Stored data entries:
————

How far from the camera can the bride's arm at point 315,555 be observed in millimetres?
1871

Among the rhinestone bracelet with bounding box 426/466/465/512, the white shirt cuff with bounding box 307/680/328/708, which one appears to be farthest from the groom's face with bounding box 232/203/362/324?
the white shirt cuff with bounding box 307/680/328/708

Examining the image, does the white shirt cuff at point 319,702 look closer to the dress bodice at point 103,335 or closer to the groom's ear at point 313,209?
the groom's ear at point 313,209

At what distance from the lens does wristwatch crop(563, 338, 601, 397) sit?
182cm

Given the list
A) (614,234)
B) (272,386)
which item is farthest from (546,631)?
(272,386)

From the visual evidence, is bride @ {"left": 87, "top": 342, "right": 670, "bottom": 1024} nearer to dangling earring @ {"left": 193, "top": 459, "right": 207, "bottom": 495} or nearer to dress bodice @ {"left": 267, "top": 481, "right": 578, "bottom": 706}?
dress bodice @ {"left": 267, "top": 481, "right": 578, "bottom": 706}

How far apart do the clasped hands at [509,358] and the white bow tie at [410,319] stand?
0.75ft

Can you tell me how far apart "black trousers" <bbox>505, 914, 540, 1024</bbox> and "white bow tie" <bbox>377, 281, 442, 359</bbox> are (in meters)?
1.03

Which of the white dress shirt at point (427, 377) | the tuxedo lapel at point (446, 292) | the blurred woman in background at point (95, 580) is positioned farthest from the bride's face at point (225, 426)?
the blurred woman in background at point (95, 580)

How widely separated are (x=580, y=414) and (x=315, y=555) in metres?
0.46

————

WHAT IS ASKED: Starting with the line that contains "Which of the" and going on through the end of the items, arrange those lines as a JSON list of strings with one string per line. Omit blank lines.

WORKED ANSWER:
[
  "Which of the white dress shirt at point (427, 377) | the tuxedo lapel at point (446, 292) | the blurred woman in background at point (95, 580) is positioned farthest from the bride's face at point (225, 426)?",
  "the blurred woman in background at point (95, 580)",
  "How widely separated are (x=580, y=414) and (x=315, y=555) in metres?",
  "0.46"
]